Mental health, poverty and distress
The association between poverty and mental ill health is now well established, with most explanations expounding a two-way process or a vicious cycle in which poverty may be seen to cause mental ill health, and mental ill health may be seen to lead to, or exacerbate poverty. There is consistent evidence for example, that people facing hunger and debt and living in poor or overcrowded housing, have high levels of mental health problems (Drentea and Reynolds, 2012); that possession of fewer material assets and poor employment is associated with depression (Rai et al., 2013); that people with mental illness are disproportionately represented amongst homeless populations (Fazel et al., 2014); and that children and adolescents with low socio-economic status are at higher risk of mental health problems than those in higher economic groups (Reiss, 2013).
A recent study found that the prevalence of mental health problems in England has increased markedly since the onset of economic recession since 2008, that increases were greatest in people with low levels of education and people out of work, and may be associated with welfare reforms and austerity measures (Barr et al., 2015). This is of particular concern when data indicate that overall poverty in the UK has risen in recent years and that this is set to rise further in the coming years without significant change to government policy (McGuinness, 2016).
Yet whilst research on deprivation and mental health can be useful in drawing attention to the potentially distressing effects of living in poverty, there is little conclusive evidence about the nature of the relationship between the factors at play (see Mills, 2015 for a detailed critique), nor, and as importantly, what it, and associated responses to this might mean in relation to people’s lived experience and wellbeing. A key issue here relates to the ways in which mental health strategies, and much of the literature upon which they are based, are focused at the level of the individual psyche, framing mental health concerns as a pathological problem of the ‘self’ (Busfield, 2011).

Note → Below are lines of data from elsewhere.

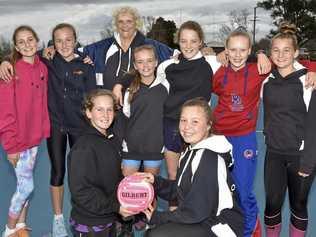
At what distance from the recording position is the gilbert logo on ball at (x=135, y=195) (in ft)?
9.00

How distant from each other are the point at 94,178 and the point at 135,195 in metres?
0.27

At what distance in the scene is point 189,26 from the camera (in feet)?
11.9

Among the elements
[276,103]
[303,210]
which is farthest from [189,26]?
[303,210]

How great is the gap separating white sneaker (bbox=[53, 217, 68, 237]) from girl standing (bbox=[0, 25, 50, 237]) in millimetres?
239

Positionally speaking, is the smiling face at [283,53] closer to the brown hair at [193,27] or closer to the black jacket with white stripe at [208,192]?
the brown hair at [193,27]

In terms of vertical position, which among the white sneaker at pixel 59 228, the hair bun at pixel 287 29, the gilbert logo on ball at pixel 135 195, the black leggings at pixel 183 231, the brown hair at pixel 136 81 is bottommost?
the white sneaker at pixel 59 228

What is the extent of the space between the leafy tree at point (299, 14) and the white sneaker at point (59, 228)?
34.4 meters

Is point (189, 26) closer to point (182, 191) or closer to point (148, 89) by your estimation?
point (148, 89)

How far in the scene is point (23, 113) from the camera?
3793 mm

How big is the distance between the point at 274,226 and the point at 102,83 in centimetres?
174

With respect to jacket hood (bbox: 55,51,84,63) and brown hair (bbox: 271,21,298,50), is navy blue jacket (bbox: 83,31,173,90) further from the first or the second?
brown hair (bbox: 271,21,298,50)

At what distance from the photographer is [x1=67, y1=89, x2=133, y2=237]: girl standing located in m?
2.81

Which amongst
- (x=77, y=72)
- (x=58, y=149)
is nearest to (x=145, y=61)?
(x=77, y=72)

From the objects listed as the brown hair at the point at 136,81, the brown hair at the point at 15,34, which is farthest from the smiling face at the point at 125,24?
the brown hair at the point at 15,34
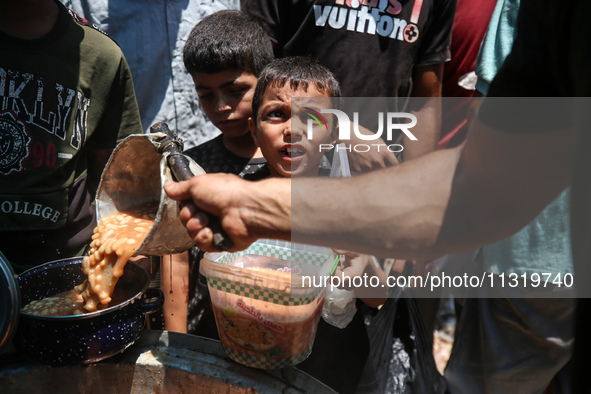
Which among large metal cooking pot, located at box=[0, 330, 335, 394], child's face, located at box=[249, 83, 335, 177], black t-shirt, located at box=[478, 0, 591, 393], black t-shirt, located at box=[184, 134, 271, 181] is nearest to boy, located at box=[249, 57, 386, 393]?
child's face, located at box=[249, 83, 335, 177]

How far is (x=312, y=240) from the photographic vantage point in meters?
1.32

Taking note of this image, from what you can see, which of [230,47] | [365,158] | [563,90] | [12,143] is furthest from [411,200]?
[12,143]

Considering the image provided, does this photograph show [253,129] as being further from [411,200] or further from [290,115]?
[411,200]

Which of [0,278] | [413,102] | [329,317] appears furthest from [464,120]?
[0,278]

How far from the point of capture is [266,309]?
4.45ft

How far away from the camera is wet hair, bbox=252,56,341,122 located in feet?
6.88

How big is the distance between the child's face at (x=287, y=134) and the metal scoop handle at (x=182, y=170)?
583 millimetres

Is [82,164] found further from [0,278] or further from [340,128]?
[340,128]

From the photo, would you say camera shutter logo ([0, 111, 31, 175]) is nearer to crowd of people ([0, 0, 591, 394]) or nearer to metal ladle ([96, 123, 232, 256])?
crowd of people ([0, 0, 591, 394])

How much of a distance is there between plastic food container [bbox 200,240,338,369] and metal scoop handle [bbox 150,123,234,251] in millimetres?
166

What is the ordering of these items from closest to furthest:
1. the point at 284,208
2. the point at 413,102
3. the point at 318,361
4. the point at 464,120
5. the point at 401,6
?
the point at 284,208 < the point at 318,361 < the point at 401,6 < the point at 413,102 < the point at 464,120

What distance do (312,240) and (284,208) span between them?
13 centimetres

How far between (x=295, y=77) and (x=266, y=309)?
1.12 m

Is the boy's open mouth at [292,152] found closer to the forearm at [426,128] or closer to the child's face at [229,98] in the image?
the child's face at [229,98]
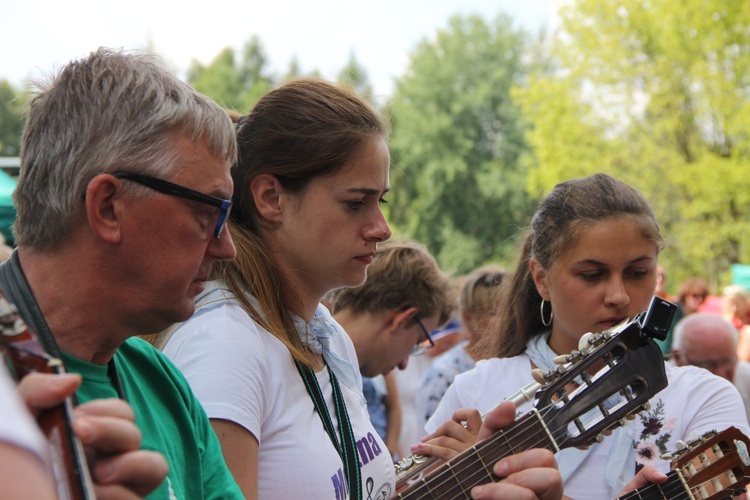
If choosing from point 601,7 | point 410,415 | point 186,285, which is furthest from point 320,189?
point 601,7

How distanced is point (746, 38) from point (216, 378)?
23086 mm

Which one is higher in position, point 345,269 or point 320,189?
point 320,189

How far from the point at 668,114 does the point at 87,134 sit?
942 inches

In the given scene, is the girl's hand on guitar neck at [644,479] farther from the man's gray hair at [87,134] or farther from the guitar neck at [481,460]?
the man's gray hair at [87,134]

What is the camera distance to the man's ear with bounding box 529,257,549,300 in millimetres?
3330

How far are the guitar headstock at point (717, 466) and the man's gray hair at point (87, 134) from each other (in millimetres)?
1863

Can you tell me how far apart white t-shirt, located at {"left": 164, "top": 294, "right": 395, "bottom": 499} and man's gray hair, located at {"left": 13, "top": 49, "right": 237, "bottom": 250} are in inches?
24.2

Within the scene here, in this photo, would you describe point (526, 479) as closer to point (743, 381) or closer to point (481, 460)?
point (481, 460)

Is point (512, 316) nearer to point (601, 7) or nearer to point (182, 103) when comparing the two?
point (182, 103)

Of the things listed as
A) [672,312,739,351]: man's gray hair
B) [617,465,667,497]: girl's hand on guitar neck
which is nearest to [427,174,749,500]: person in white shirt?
[617,465,667,497]: girl's hand on guitar neck

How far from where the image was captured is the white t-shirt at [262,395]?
2.18m

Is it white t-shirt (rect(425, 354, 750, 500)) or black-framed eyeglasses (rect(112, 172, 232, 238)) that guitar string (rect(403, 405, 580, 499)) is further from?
black-framed eyeglasses (rect(112, 172, 232, 238))

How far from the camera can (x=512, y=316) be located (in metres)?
3.54

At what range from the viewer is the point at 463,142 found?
38375 mm
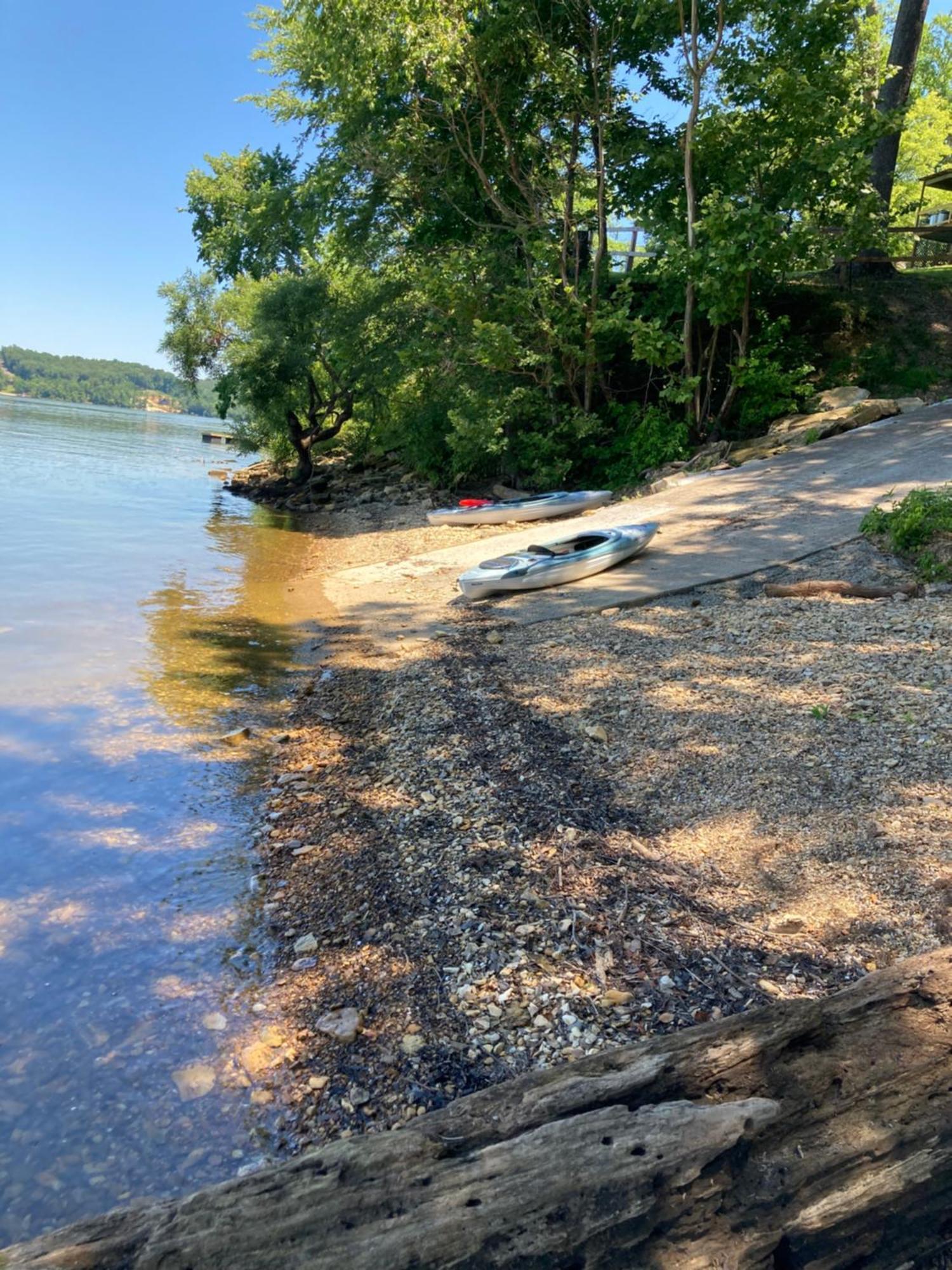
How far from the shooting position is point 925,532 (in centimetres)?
1067

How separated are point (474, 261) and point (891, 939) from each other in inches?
757

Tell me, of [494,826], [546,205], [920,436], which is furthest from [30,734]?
[546,205]

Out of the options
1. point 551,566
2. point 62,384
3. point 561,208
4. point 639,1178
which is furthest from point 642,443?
point 62,384

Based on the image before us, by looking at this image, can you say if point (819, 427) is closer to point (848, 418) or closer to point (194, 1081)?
point (848, 418)

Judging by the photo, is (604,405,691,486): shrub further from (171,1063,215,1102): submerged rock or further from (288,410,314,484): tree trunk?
(171,1063,215,1102): submerged rock

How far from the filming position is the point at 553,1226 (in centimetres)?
220

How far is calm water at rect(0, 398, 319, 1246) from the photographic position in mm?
3738

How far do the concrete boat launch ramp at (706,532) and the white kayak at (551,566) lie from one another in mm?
168

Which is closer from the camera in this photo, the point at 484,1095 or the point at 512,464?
the point at 484,1095

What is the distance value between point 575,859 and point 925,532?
778cm

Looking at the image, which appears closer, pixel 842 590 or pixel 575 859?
pixel 575 859

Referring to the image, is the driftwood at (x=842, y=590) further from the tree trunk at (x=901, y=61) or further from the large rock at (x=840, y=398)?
the tree trunk at (x=901, y=61)

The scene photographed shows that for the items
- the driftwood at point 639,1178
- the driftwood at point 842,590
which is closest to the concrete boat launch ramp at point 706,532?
the driftwood at point 842,590

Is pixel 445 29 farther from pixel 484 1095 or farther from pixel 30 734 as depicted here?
pixel 484 1095
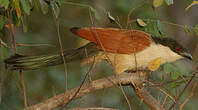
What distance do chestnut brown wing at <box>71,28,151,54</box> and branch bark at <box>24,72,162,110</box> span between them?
0.23m

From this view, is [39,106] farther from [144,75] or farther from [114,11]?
[114,11]

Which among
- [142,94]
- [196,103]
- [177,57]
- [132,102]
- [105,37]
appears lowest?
[196,103]

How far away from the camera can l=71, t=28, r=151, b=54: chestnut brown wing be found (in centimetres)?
218

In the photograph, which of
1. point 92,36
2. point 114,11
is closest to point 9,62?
point 92,36

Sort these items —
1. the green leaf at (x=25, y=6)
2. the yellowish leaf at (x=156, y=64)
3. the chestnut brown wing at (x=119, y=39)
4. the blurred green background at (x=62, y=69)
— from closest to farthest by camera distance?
the green leaf at (x=25, y=6) → the yellowish leaf at (x=156, y=64) → the chestnut brown wing at (x=119, y=39) → the blurred green background at (x=62, y=69)

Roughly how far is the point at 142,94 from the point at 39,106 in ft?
2.07

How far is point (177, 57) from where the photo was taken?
230 cm

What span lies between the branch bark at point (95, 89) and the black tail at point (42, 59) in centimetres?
24

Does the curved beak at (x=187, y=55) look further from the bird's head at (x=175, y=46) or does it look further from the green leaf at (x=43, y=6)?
the green leaf at (x=43, y=6)

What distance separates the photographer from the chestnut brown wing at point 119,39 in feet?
7.14

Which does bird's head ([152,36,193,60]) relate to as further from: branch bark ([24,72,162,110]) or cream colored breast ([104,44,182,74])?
branch bark ([24,72,162,110])

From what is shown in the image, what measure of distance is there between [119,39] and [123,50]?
94mm

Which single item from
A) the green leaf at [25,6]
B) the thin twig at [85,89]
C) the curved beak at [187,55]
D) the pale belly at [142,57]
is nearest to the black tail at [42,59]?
the pale belly at [142,57]

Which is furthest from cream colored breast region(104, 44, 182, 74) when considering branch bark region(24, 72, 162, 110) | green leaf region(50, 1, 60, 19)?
green leaf region(50, 1, 60, 19)
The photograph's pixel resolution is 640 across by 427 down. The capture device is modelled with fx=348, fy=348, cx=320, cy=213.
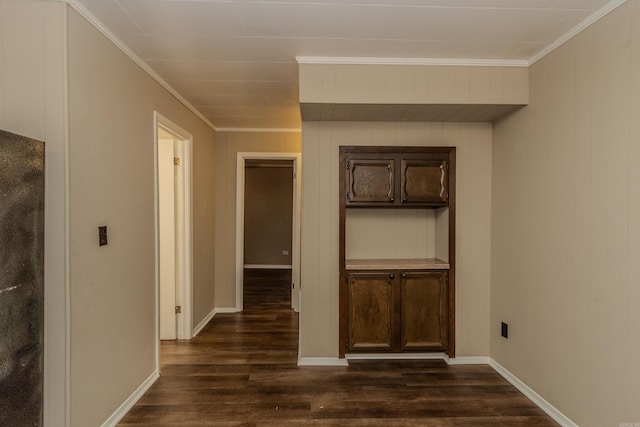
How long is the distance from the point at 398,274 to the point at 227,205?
8.56 feet

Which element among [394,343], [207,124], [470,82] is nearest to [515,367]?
[394,343]

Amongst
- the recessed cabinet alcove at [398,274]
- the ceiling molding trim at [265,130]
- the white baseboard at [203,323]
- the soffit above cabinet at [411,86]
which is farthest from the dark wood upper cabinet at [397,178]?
the white baseboard at [203,323]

By considering mental health problems in a similar way to distinct bodily illnesses, there are two major implications for the ways that understandings of poverty and mental health are played out. First, a stance that is psychologically and behaviourally focused will inevitably reinforce a level of individualised blame and reiterate stereotypical assumptions about the behaviour of people living in deprived circumstances, leading to the re-inscription of deficits-based thinking that sees distressed people who are living in poverty as somehow deficient and in need of ‘correction’ through medical or therapeutic intervention. Secondly, by pathologising individuals as having a distinct and categorisable ‘defect’ within their brain, mental health is very often viewed and treated within a disempowering apolitical vacuum, whilst the broader root causes of deprivation and social injustice that are known to sustain poverty and underpin the erosion of wellbeing become obscured (Shaw and Taplin, 2007; Friedli, 2013).
Moral narratives and systemic legitimacy
Critiquing this situation is not of course to deny the existence of intense distress and severe mental health issues within low-income communities. Rather, the central question examined here relates to what the pathologisation and medicalisation of poverty-related distress means for the health and wellbeing of people living in low-income communities, and to recognise the ways that poverty may be exacerbating underlying vulnerabilities to stress. Understanding the implications of such circumstances for people’s health and wellbeing is particularly apposite in the current economic climate, where notions of self and in particular, self-responsibility, have been massively amplified through neo-liberally oriented government policies to encourage the uptake of employment and to restrict welfare entitlements.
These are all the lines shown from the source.